Demikian bahan propaganda
Hari Pendidikan Nasional (Hardiknas) 2014 kami susun. Semoga seluruh jajaran
organisasi FMN mampu menyebarluaskan bahan propaganda ini dengan metode-metode
yang menarik simpatik luas baik anggota
ataupun massa mahasiswa. Terima kasih.
Hormat kami,
Diketahui,
Dimas Simpati Rachmad P Panjaitan
Ka. Depertemen Pendidikan & Propaganda Ketua Pimpinan Pusat FMN
[1] Lihat: Program Perjuangan FMN
2014-2016, Paragraf I
[2]
IMPERIALISME: Kapitalisme monopoli, yakni
Fase akhir atau puncak tertinggi dari sistem kapitalisme.

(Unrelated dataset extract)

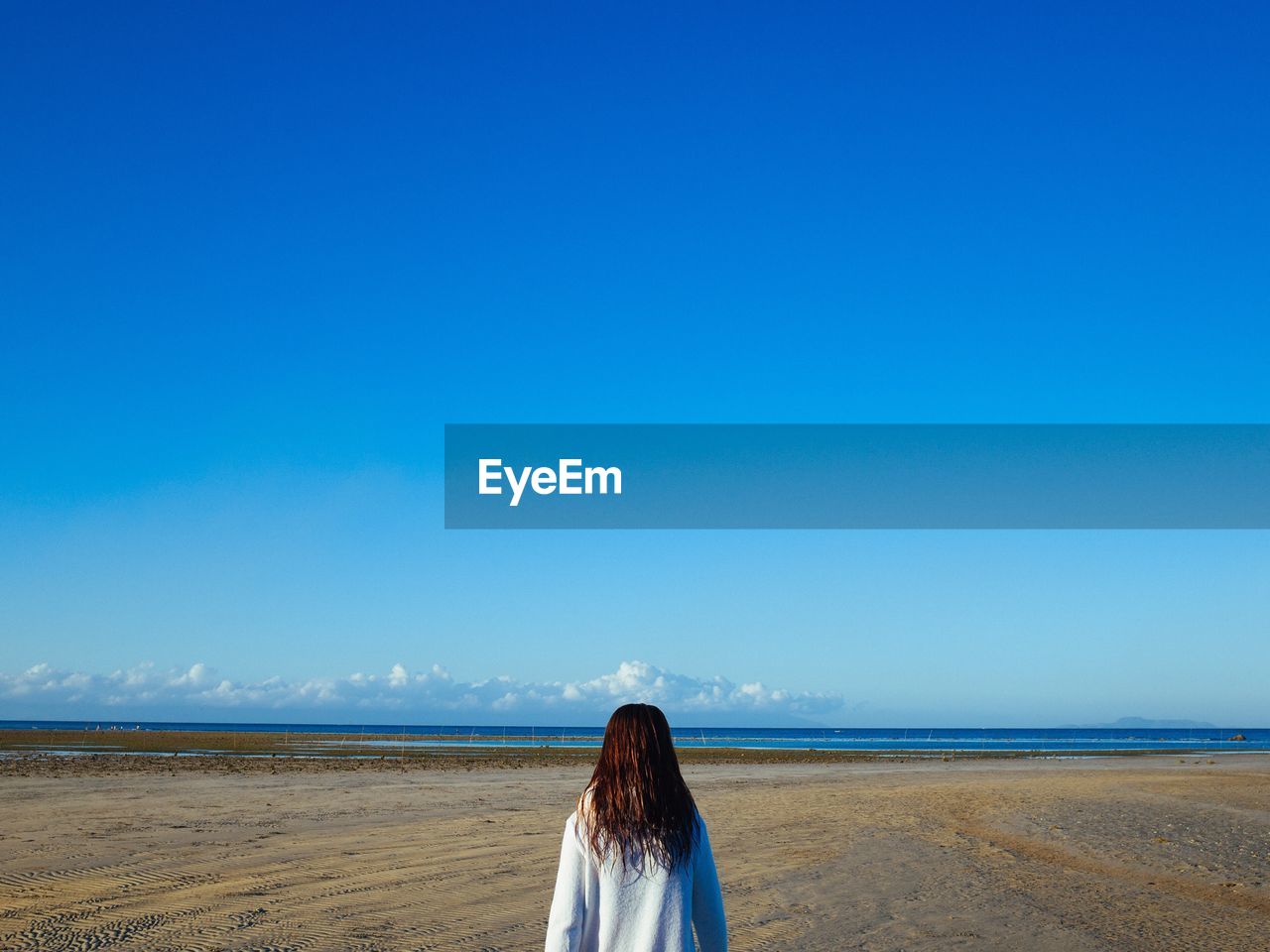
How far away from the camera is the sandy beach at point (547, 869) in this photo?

Secara esensial,
didalam fase inilah watak dari sistem kapitalisme semakin nyata (Eksploitatif, Akumulatif dan Ekspansif)
yang tercermin dalam hubungan produksinya yang
semakin anarkis dan brutal dalam menghisap rakyat,-R. Kamus Progressif, Buletin Gelora, tentang Imperialisme.

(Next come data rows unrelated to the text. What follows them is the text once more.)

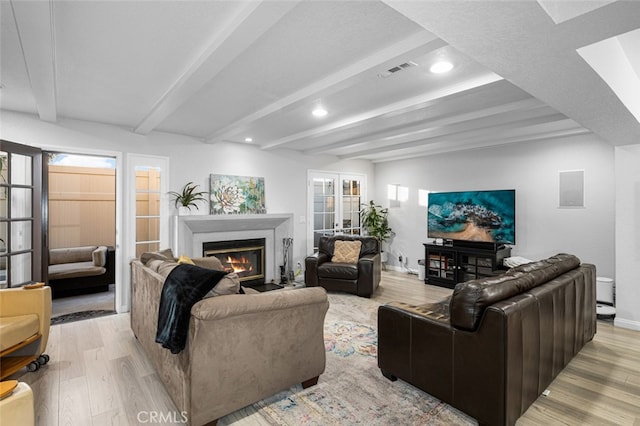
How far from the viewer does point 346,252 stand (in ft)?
17.4

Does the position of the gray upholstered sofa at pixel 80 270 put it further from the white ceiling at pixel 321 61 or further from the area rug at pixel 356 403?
the area rug at pixel 356 403

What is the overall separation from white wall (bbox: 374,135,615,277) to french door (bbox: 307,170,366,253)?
139 centimetres

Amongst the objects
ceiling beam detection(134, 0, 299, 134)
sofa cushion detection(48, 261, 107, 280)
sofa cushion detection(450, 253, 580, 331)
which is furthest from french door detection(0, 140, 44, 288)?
sofa cushion detection(450, 253, 580, 331)

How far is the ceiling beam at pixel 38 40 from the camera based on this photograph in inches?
66.2

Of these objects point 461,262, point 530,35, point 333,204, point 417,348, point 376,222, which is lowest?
point 417,348

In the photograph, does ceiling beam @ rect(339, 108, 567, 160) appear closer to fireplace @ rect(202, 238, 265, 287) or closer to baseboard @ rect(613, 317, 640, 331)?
baseboard @ rect(613, 317, 640, 331)

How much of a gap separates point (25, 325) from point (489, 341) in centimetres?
339

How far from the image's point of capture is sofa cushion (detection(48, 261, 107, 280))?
15.5ft

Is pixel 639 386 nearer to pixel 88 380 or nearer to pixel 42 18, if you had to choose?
pixel 88 380

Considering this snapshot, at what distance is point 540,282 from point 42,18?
3619 mm

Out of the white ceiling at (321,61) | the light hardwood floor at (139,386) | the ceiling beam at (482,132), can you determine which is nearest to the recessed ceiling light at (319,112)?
the white ceiling at (321,61)

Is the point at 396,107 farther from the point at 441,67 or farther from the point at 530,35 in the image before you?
the point at 530,35

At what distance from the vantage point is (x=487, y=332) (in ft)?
6.09

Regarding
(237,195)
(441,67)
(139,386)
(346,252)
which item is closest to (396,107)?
(441,67)
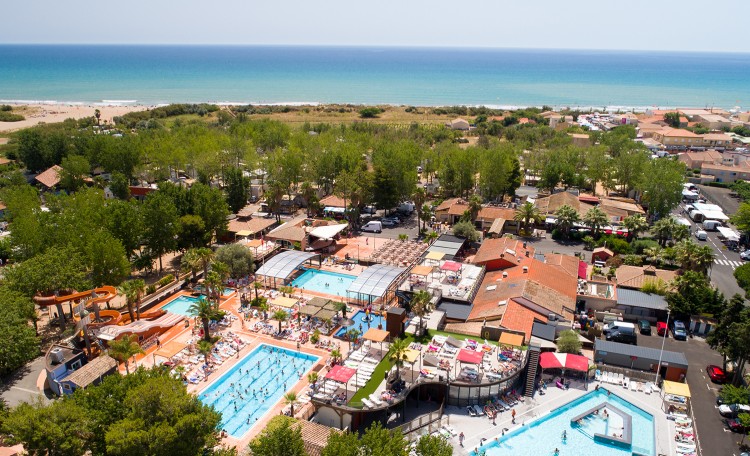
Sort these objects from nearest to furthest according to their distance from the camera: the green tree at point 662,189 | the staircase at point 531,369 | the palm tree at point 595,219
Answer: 1. the staircase at point 531,369
2. the palm tree at point 595,219
3. the green tree at point 662,189

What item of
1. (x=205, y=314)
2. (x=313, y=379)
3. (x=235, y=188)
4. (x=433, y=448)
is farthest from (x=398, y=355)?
(x=235, y=188)

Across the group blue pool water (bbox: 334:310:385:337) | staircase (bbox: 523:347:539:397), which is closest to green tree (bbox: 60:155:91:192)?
blue pool water (bbox: 334:310:385:337)

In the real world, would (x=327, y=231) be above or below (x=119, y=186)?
below

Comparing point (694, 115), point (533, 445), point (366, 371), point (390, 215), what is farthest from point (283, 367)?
point (694, 115)

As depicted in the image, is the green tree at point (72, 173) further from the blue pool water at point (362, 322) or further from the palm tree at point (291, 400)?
the palm tree at point (291, 400)

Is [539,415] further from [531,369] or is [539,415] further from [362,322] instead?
[362,322]

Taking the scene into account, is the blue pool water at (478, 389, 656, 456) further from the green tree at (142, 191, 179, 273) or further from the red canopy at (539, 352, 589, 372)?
the green tree at (142, 191, 179, 273)

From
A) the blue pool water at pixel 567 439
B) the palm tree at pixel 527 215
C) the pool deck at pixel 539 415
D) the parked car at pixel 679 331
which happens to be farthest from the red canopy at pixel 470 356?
the palm tree at pixel 527 215
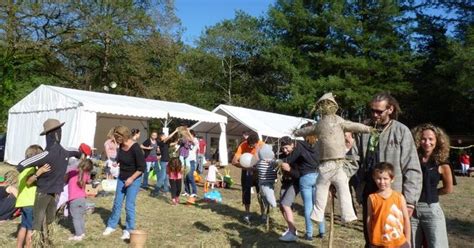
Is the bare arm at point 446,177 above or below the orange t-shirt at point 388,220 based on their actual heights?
above

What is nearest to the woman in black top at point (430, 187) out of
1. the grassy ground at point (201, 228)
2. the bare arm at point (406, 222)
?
the bare arm at point (406, 222)

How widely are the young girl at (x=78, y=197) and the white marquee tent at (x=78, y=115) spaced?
30.9 ft

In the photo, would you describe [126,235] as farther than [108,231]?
No

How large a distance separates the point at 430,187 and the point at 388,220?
0.51 metres

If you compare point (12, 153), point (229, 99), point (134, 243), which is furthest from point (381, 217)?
point (229, 99)

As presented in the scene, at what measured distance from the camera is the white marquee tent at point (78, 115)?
643 inches

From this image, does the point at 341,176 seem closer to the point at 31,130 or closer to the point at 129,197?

[3] BORJUASI BESAR KOMPRADOR, Yakni pengusaha
yang terhubung lansung dengan kapitalisme monopoli (Imperialisme)
[4] http://www.presidenri.go.id/index.php/pidato/2013/04/02/2090,
pada tanggal .html,” transkrip
pengantar presiden republik indonesia pada rapat terbatas tentang kurikulum
pendidikan 2013 kantor presiden 2 april 2013 “
[6]
http://lipsus.kompas.com/kemdikbud/read/2013/10/16/1236445/Si.Miskin.Tidak.Dilarang.Sekolah,
Diunduh pada tanggal 06/03/2014, Pukul 20.20 WIB
[7]
http://www.tempo.co/read/news/2013/02/11/079460436/Gerakan-Anti-Putus-Sekolah-Dimulai-Tahun-Ini,
Diunduh pada tanggal 06/03/2014, Pukul 20.35 WIB
[8] http://www.kemdikbud.go.id/kemdikbud/uji-publik-kurikulum-2013-4,
Diunduh pada tanggal 01/03/2014, Pukul 14.01 WIB
[9]Muhammad
Rifa’I, Sejarah Pendidikan Nasional, Cet.
I. Jogjakarta: Ar-Ruzz Media, 2011. Hal, 265.
[10]Penjelasan Ketua Panja RUU Pendidikan Tinggi
yang juga anggota Komisi X DPR RI dalam Audiensi tanggl 5 Desember 2011.
[11]Peraturan
Menteri Pendidikan dan Kebudayaan Republik Indonesia Nomor 55 Tahun 2013
tentang Biaya Kuliah Tunggal dan Uang Kuliah Tunggal Pada Perguruan Tinggi
Negeri di Lingkungan Kementrian Pendidikan dan Kebudayaan. Lampiran.